1. Do not spend more time on the titles, credits and packaging than you did on the actual film.
2. Listen to your friends and casting director when they say, “Trust me guey, he’s/she’s not that cute.” Even if he/she is your boyfriend/girlfriend.
3. Despite these post-modernist, desensitized times, snuff films still have no place in a film festival.
4. Before you even start your film, make sure you have something referred to in the business as ‘The Script’.
5. We don’t need to know who the gaffer, best boy or the guy who cleans the honey wagon is before the film even starts. Listing excessive credits before your film begins is a telltale sign of a well-financed-bad-movie.
6. In rare cases, longer is not necessarily better. Never cut the length of your film to a film festival’s requirements. Cut your film to your own film’s requirements. And then find the festival that fits your film.
7. A film should be like a woman’s skirt: Long enough to cover the subject, but short enough to keep it interesting.
8. If you’re looking for a new theme in Experimental, “rebirth” is NOT it.
9. Write clearly and legibly on your submission—someone might want to find you, invite you to a festival or give you a prize.
10. Do not try to pass off obscure film montages or famous elaborate blocking shots as your own—we will recognize it and we will call you on it.

Some Props and Convenient Plot Devices You Should Avoid:

Clinical tests prove that about 80% of the films submitted into any given festival make at least one of the following mistakes. Don’t become another statistic!
1. Wistfully holding a picture of your ex-girlfriend, ex-wife or dearly departed loved one.
2. Conveniently eliminating a character by running over them with a car.
3. Ending your fantasy sequence with, “It was all just a dream!” is immediate grounds for disqualification.
4. Ending your film with, “So it was the twin!” is also unacceptable.
5. Knives & Guns: Don’t use them, unless you really know how to use them.
6. Never use control track breaks as a plot device.
7. The edgy steadicam shot is done like Dogma. Like the wipe cut. R.I.P.
8. Breaking the fourth wall because the story had nowhere to go except to run off the screen.
9. Do not film your clock ticking. This is not only overdone, but pointless as well. You mean the real time shot is real time? Thanks.
10. Any over use of any After Effect or Final Cut filter that you think makes your movie just ¡pop!

How to Get into a Film Festival and What to do While You’re There:

The parties, the buffet line, the open bar—a film festival can be a good time. But don’t forget why you came here in the first place!
1. In this day and age of cheap media, there is no reason not to have a small media kit. A simple folder with film description and contact information, a few publicity and production stills, and a creative touch that references your film.
2. If you make this at a film school, you should learn how to take your final cut and export it to a format viewable on the web. With a small one-page website that has an .mov file of your short, you instantly have a global publicity outlet. This exercise alone will give you some hirable skills when you graduate or quit Starbucks.
3. Take the time to type out, or even design, the label for the VHS cassette or DVD. It should have your name, the film’s name, length, and a contact email. I hear emails are free these days.
4. When at a festival, shameless-self-promotion is the name of the game. You might be surprised what kind of buzz 100 well-made handbills can make. And business cards—don’t forget to pimp the business cards!
5. If you get into a festival, make every possible effort to be there, no matter where it is. You never know when that three-picture deal is being inked, and you need to be there when it is.

[Extracted information]
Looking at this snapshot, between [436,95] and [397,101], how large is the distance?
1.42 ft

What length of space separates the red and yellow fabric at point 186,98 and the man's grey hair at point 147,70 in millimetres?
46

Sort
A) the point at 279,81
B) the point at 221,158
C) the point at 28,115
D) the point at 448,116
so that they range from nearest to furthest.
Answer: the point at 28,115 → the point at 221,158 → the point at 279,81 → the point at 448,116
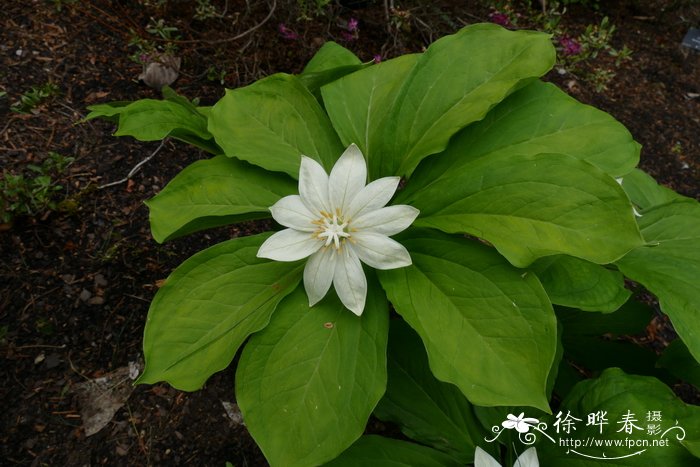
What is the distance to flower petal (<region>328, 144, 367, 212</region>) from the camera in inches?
47.3

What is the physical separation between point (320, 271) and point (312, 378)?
10.9 inches

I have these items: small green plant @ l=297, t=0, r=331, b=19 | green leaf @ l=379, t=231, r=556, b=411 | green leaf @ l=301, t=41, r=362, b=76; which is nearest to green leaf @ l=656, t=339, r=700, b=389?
green leaf @ l=379, t=231, r=556, b=411

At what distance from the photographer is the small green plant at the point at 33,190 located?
1918mm

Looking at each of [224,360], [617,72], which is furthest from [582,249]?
[617,72]

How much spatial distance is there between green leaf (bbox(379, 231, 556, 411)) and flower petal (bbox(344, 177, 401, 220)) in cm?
20

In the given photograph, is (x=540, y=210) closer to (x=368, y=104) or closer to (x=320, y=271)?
(x=320, y=271)

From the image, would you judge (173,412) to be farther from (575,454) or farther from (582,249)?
(582,249)

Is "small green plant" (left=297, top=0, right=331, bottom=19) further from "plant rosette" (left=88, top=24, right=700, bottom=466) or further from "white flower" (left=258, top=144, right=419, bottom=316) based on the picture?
"white flower" (left=258, top=144, right=419, bottom=316)

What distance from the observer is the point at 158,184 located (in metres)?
2.29

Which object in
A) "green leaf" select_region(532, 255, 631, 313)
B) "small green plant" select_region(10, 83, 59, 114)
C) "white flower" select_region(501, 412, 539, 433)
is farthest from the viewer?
"small green plant" select_region(10, 83, 59, 114)

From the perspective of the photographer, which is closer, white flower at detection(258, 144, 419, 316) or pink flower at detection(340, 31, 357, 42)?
white flower at detection(258, 144, 419, 316)

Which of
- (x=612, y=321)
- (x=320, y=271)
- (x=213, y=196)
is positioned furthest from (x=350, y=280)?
(x=612, y=321)

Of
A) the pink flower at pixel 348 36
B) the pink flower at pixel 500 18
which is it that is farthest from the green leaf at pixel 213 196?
the pink flower at pixel 500 18

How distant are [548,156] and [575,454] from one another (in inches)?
35.2
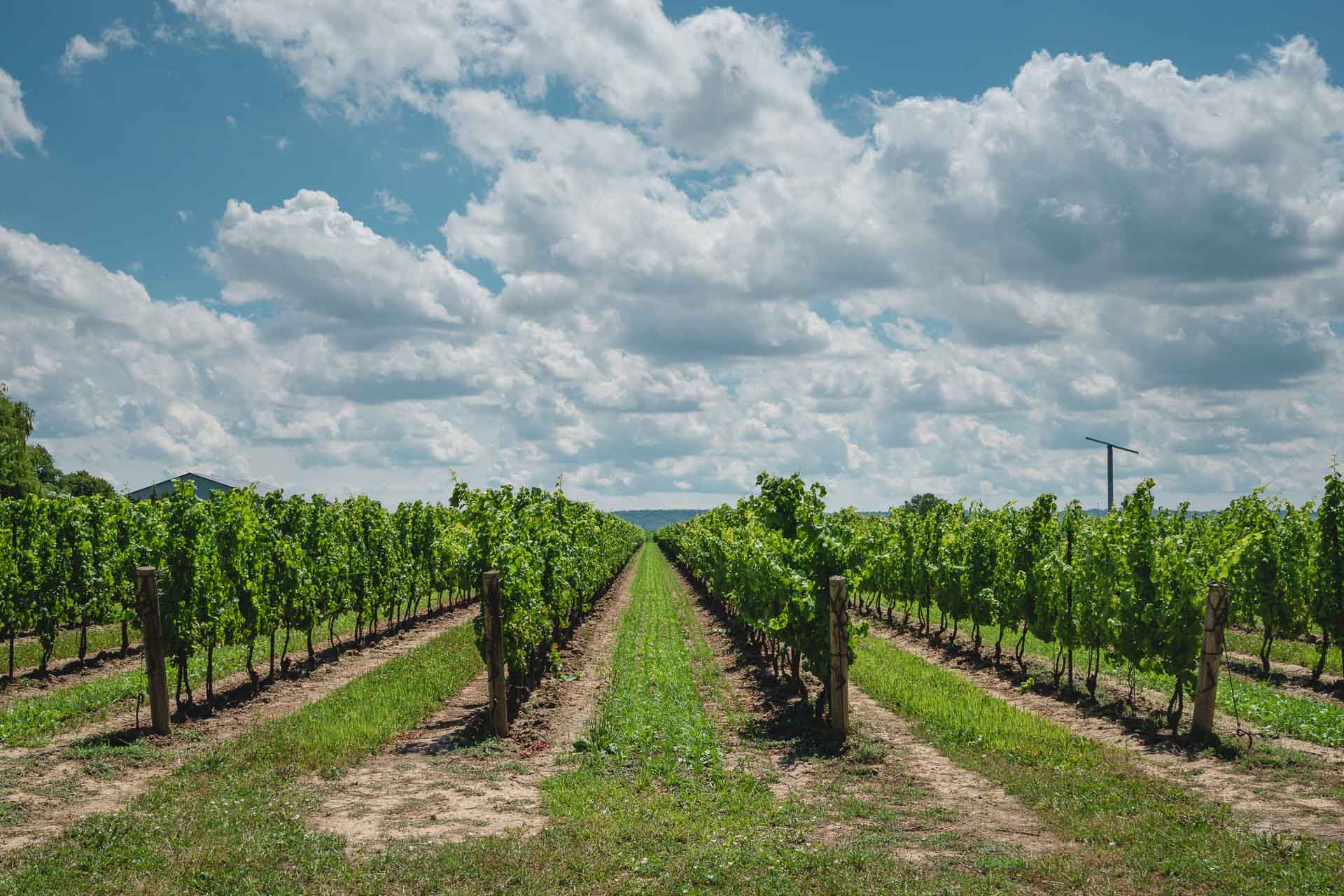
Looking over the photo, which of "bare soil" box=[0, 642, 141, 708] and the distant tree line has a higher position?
the distant tree line

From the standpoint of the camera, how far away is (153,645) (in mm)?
13086

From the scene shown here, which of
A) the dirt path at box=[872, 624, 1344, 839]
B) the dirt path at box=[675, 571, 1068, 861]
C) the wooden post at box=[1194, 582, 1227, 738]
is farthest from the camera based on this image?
the wooden post at box=[1194, 582, 1227, 738]

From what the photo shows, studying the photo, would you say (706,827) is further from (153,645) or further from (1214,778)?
(153,645)

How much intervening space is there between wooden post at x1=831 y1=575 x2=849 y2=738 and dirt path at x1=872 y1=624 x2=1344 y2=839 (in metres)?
3.89

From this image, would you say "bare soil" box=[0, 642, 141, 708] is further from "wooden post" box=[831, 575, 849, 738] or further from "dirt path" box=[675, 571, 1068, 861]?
"wooden post" box=[831, 575, 849, 738]

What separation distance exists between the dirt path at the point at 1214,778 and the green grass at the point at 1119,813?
0.41 m

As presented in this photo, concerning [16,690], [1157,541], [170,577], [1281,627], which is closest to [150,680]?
[170,577]

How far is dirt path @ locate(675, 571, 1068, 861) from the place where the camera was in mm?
8617

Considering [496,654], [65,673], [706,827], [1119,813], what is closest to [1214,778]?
[1119,813]

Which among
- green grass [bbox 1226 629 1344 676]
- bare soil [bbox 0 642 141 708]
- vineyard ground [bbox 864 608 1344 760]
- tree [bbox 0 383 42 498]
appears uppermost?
tree [bbox 0 383 42 498]

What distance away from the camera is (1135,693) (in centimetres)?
1644

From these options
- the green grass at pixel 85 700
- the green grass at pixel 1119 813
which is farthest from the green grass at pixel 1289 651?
the green grass at pixel 85 700

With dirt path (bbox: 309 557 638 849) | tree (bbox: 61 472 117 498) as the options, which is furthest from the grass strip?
tree (bbox: 61 472 117 498)

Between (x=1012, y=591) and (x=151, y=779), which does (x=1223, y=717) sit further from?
(x=151, y=779)
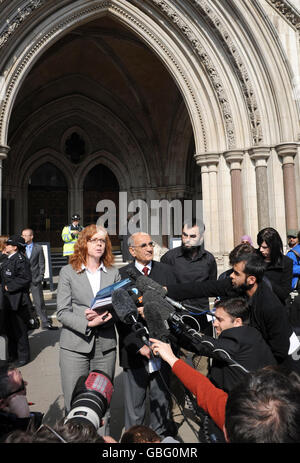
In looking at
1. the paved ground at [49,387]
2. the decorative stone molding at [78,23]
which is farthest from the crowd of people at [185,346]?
the decorative stone molding at [78,23]

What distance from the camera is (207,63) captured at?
8.86 metres

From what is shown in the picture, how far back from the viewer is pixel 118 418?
2.97m

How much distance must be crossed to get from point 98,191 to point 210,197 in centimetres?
724

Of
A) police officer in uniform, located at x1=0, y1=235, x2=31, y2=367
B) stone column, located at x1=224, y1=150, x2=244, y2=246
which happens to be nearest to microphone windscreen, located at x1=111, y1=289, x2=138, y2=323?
police officer in uniform, located at x1=0, y1=235, x2=31, y2=367

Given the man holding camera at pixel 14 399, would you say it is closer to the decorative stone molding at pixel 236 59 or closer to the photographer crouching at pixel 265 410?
the photographer crouching at pixel 265 410

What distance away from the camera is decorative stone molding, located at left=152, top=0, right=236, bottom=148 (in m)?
8.77

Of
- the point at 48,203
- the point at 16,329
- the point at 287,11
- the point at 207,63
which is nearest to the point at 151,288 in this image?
the point at 16,329

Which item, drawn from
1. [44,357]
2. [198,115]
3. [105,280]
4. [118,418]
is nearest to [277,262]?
[105,280]

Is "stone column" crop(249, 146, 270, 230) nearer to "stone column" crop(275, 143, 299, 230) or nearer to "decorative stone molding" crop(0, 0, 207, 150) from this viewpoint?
"stone column" crop(275, 143, 299, 230)

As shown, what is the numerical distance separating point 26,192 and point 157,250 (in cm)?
623

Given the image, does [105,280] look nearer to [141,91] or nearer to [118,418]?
[118,418]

[Your assignment] Rewrite the film festival tips starting at "4. Ending your" and ending at "off the screen.", renaming "steadicam" as "handheld".

[Expected output]
4. Ending your film with, “So it was the twin!” is also unacceptable.
5. Knives & Guns: Don’t use them, unless you really know how to use them.
6. Never use control track breaks as a plot device.
7. The edgy handheld shot is done like Dogma. Like the wipe cut. R.I.P.
8. Breaking the fourth wall because the story had nowhere to go except to run off the screen.